Tasks to carry out:
1. In the excerpt about OTS at the CIA, what position did the writer hold for two years in the early 1990s?
2. Duplicate the part of the excerpt about OTS at the CIA that opens with the words containing "Roy’s briefing supplemented" and closes with "for the Agency.".
3. Pick up the excerpt about OTS at the CIA and keep writing it from the point after its final sentence.

Excerpt:
■ ■ ■ ■
Roy’s briefing supplemented my prior knowledge of OTS from two recent assignments, one operational and the other administrative. For two years in the early 1990s, I served as Deputy Chief for the CIA’s nonofficial cover (NOC) program. There I worked with OTS officers who support NOC officers with documentation, covert communications, disguise, identities, and concealments to assure the NOCs were never identified with the U.S. government. The OTS provided the equipment and documents that enabled NOCs to live a “normal” life as, say, a businessman, freelance photographer, scientist, or rice merchant while engaging in their clandestine work for the Agency.

In the Comptroller’s Office, I encountered OTS from the perch of a budget weenie.3 Beginning in 1991, after the collapse of the Soviet Union, the Comptroller had the unenviable task of managing a declining CIA budget at a time when operations officers were, in reality, being pressed by demands for new, better, and faster intelligence on counterproliferation, counterterrorism, and counternarcotics. OTS, like other components of the CIA, struggled to absorb the impact of reduced budgets without any reduction in demands for spy gear.

For the next three years as OTS Deputy Director or Acting Director, I would deal firsthand with the damage that the budget cuts of the 1990s did to the CIA’s countersurveillance systems, advanced power sources, technical counterintelligence capabilities, and paramilitary-related weapons and training.4 Then, beginning in 1999, as new resources began to be available, I would have the opportunity as Director to lead OTS in creating and reconstituting capabilities for the twenty-first century.
■ ■ ■ ■
Data lines:

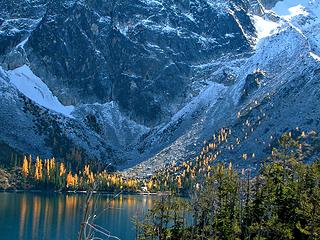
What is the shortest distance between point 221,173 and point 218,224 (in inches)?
■ ■ ■ ■
Responses to the exercise:
1. Deputy Chief for the CIA’s nonofficial cover (NOC) program.

2.
Roy’s briefing supplemented my prior knowledge of OTS from two recent assignments, one operational and the other administrative. For two years in the early 1990s, I served as Deputy Chief for the CIA’s nonofficial cover (NOC) program. There I worked with OTS officers who support NOC officers with documentation, covert communications, disguise, identities, and concealments to assure the NOCs were never identified with the U.S. government. The OTS provided the equipment and documents that enabled NOCs to live a “normal” life as, say, a businessman, freelance photographer, scientist, or rice merchant while engaging in their clandestine work for the Agency.

3.
From its formation in 1951, OTS concentrated its efforts on creating devices and capabilities to improve the CIA’s ability to identify, recruit, and securely handle clandestine agents. Whether the operational requirement needed research, development, engineering, production, training, or deployment, OTS responded. Motivated by a philosophy of limitless possibility, a few hundred technical specialists gave American intelligence its decisive technical advantage in the Cold War, a conflict that continues today in the worldwide battle against terrorists.

Collectively, the stories that form the OTS history convey a level of dedication and commitment by officers whose pride in their service to America was more important than personal wealth or individual acclaim. At their best, these experiences are models for successive generations of intelligence officers who would apply technology to agent operations. I cannot imagine a more rewarding responsibility or an honor greater than working with this remarkable cadre of technical officers, successors to the rich heritage of OSS General William Donovan and his chief technical genius, New England chemist Stanley Lovell.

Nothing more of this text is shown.